Extract provided
▼
Manga Friday: 'Red Snow' by Susumu Katsumata

Gekiga stories of Japanese rural life a hundred years ago

Red Snow
By Susumu Katsumata
Drawn & Quarterly, October 2009, $24.95

From a Western perspective, it would be understandable to assume “gekiga” meant “short, depressing Japanese comics stories,” even if that’s not the most accurate definition. (Gekiga can also be long depressing Japanese comics stories, of course.) And, since the current exemplar of gekiga for those of us in the English-speaking world is Yoshihiro Tatsumi, there’s a sense that those short, depressing stories need to be set in the modern world, that gekiga is a literature of urban ennui and the dislocations of modern capitalism.

But gekiga is wider than that; Katsumata is another one of its masters, and his collection Red Snow is filled entirely with stories of a rural, pre-war Japan – but one as filled with bitter unhappiness and struggle as any badly-thrown-up Tokyo apartment building of the ‘60s. His rural landscapes have nothing of nostalgia about them; these are insular, stifling, dull little farming communities, full of equally dull and small-minded people, out in the middle of nowhere.
▲
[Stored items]
▼
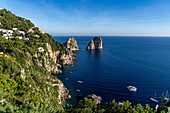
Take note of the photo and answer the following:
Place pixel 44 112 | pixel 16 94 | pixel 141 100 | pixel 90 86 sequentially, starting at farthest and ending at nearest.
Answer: pixel 90 86, pixel 141 100, pixel 16 94, pixel 44 112

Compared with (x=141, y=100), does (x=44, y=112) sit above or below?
above

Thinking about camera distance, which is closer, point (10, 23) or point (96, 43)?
→ point (10, 23)

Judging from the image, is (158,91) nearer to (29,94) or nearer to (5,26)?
(29,94)

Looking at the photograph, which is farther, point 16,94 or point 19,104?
point 16,94

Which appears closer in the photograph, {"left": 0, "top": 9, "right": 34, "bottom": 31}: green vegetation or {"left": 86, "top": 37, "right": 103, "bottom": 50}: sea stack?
{"left": 0, "top": 9, "right": 34, "bottom": 31}: green vegetation

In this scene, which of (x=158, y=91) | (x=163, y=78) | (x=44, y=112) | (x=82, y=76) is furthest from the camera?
(x=82, y=76)

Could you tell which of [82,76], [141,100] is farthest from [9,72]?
[141,100]

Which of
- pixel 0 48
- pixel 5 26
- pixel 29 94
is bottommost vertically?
pixel 29 94

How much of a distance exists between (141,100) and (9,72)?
53429 millimetres

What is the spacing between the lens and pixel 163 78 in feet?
220

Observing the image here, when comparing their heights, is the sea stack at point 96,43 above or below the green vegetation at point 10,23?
below

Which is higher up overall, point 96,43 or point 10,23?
point 10,23

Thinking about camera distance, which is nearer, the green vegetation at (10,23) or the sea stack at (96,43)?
the green vegetation at (10,23)

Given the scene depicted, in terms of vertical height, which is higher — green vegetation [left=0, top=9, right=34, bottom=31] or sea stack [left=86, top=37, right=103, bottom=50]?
green vegetation [left=0, top=9, right=34, bottom=31]
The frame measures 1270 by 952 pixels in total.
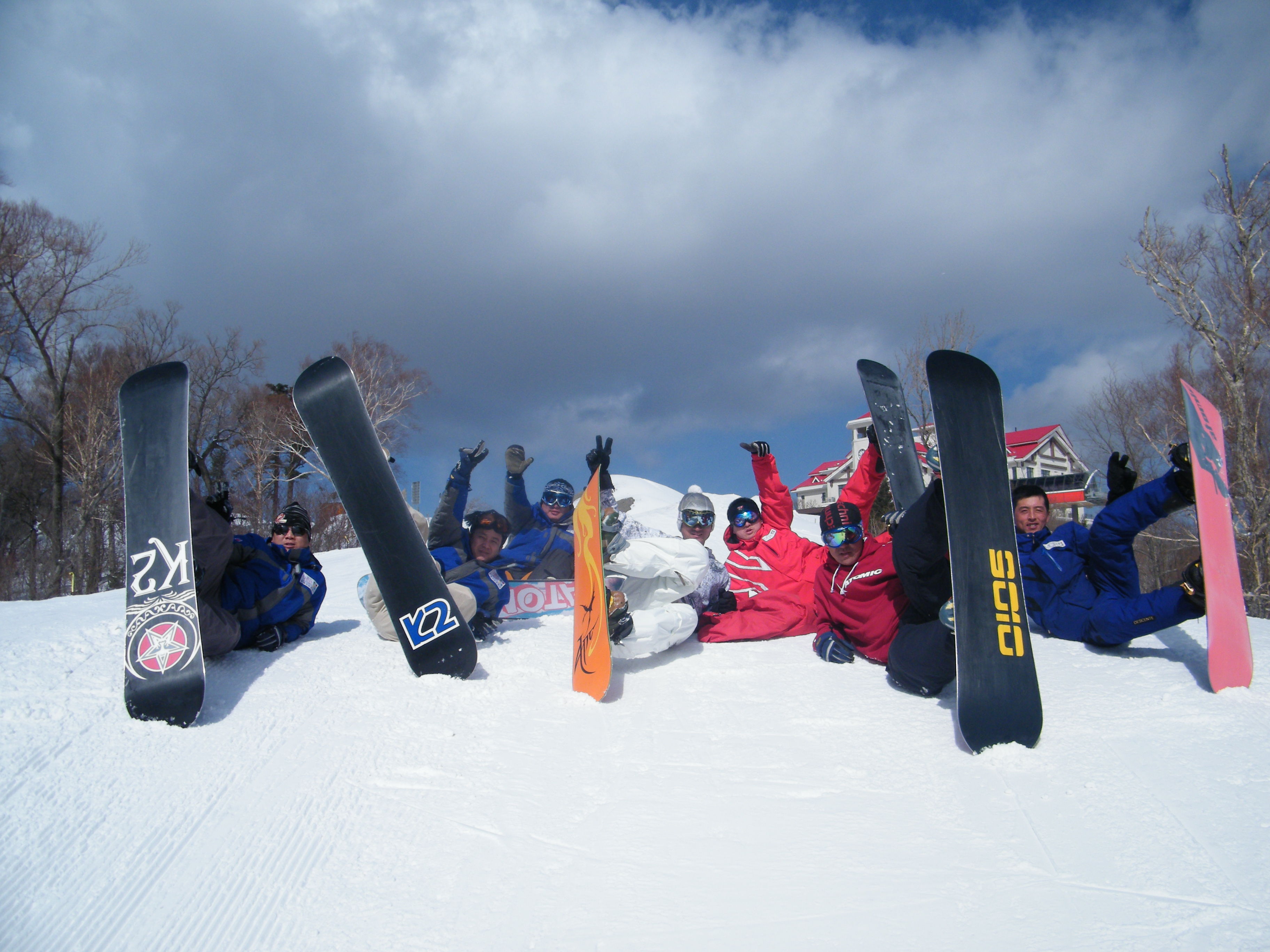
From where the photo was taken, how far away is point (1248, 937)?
145 centimetres

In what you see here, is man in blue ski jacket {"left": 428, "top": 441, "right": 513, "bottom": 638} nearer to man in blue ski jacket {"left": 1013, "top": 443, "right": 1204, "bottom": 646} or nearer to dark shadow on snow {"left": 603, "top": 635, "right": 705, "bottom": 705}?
dark shadow on snow {"left": 603, "top": 635, "right": 705, "bottom": 705}

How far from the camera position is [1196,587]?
2.87 metres

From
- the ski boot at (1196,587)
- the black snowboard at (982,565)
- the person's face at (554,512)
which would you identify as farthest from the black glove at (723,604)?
the ski boot at (1196,587)

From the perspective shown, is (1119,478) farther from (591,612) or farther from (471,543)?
(471,543)

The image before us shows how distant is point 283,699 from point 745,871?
2.15 m

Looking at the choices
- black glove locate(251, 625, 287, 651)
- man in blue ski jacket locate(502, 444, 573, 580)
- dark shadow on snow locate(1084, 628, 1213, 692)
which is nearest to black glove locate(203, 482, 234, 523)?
black glove locate(251, 625, 287, 651)

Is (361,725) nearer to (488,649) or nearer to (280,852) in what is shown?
(280,852)

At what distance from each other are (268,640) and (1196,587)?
4606 mm

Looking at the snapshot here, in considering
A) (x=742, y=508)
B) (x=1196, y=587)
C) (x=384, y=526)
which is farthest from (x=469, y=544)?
(x=1196, y=587)

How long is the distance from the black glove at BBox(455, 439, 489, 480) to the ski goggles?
2.24 m

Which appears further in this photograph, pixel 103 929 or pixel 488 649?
pixel 488 649

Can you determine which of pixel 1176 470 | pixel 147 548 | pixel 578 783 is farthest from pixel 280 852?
pixel 1176 470

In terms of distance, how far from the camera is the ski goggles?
10.7 feet

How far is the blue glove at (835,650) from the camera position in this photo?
10.8 feet
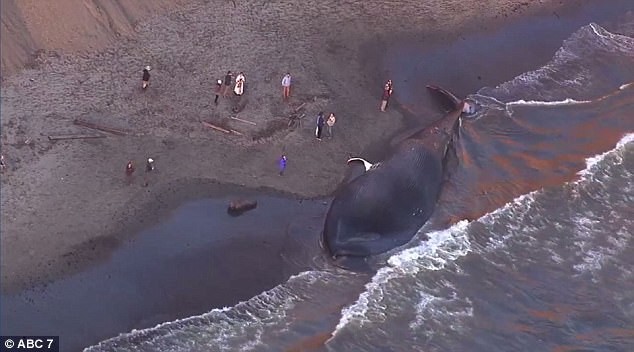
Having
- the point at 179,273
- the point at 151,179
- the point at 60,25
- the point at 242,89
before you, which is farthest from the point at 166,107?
the point at 179,273

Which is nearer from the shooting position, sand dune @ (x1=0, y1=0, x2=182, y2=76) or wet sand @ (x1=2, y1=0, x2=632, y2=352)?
wet sand @ (x1=2, y1=0, x2=632, y2=352)

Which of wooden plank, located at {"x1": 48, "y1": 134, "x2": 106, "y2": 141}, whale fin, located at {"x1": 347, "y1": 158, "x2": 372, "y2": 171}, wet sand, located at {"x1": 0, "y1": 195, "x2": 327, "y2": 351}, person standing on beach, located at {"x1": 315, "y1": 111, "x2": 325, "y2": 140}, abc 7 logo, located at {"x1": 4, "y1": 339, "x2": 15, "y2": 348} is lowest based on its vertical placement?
abc 7 logo, located at {"x1": 4, "y1": 339, "x2": 15, "y2": 348}

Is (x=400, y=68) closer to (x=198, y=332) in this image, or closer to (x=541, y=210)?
(x=541, y=210)

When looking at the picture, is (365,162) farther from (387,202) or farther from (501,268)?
(501,268)

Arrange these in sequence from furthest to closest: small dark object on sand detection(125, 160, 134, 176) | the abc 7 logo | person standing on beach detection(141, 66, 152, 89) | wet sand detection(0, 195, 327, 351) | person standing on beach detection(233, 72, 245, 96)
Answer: person standing on beach detection(233, 72, 245, 96)
person standing on beach detection(141, 66, 152, 89)
small dark object on sand detection(125, 160, 134, 176)
wet sand detection(0, 195, 327, 351)
the abc 7 logo

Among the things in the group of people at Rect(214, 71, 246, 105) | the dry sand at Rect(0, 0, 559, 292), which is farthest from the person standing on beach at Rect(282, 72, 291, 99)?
the group of people at Rect(214, 71, 246, 105)

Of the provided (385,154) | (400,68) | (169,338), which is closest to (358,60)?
(400,68)

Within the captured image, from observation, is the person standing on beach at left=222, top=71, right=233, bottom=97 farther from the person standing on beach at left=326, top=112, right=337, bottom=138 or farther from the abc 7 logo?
the abc 7 logo
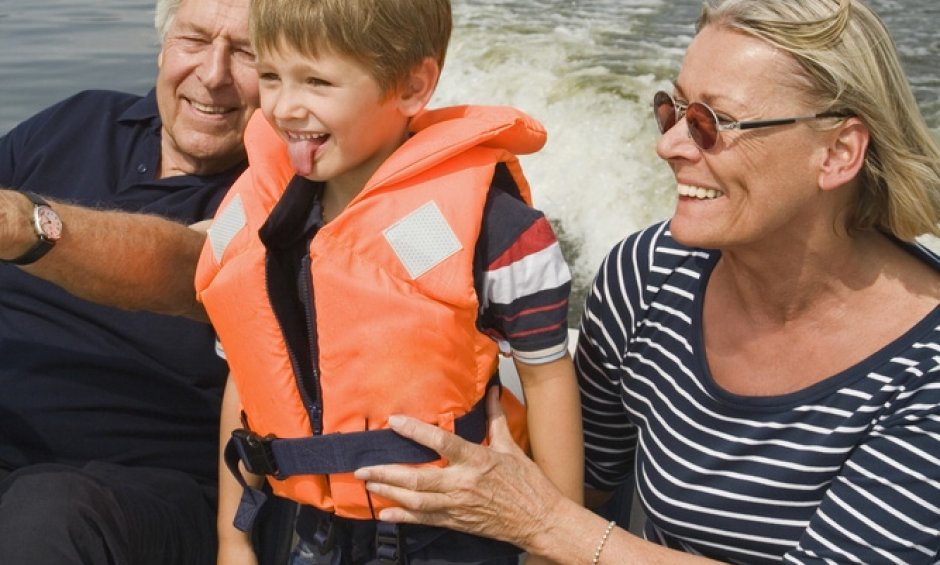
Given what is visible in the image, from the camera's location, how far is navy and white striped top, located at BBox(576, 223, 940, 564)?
Answer: 1715 millimetres

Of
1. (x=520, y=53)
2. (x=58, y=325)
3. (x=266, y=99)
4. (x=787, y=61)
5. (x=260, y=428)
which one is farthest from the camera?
(x=520, y=53)

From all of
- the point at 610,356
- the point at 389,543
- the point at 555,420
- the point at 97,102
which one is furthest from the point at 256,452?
the point at 97,102

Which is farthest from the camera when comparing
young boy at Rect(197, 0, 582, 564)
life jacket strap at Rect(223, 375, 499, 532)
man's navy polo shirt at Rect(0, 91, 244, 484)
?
man's navy polo shirt at Rect(0, 91, 244, 484)

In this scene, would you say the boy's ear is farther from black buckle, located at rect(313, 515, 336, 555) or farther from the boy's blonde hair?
black buckle, located at rect(313, 515, 336, 555)

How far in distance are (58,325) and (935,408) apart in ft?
5.37

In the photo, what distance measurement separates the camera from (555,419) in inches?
76.0

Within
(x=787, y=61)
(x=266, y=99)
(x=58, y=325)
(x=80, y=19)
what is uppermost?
(x=787, y=61)

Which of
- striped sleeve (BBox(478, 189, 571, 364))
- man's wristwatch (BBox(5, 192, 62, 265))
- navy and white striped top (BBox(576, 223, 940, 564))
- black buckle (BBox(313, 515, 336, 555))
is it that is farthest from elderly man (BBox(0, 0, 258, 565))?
▲
Work to be completed
Do these statements agree with the review of Red Snow above? Answer yes or no for each, quoting the words of the review that decide it. 1. Red Snow was published by Drawn & Quarterly in October 2009. 2. The stories in Red Snow are set in modern Tokyo. 3. Katsumata's rural landscapes are full of nostalgia.

Written answer
1. Yes: "Drawn & Quarterly, October 2009, $24.95"
2. No: "filled entirely with stories of a rural, pre-war Japan"
3. No: "His rural landscapes have nothing of nostalgia about them"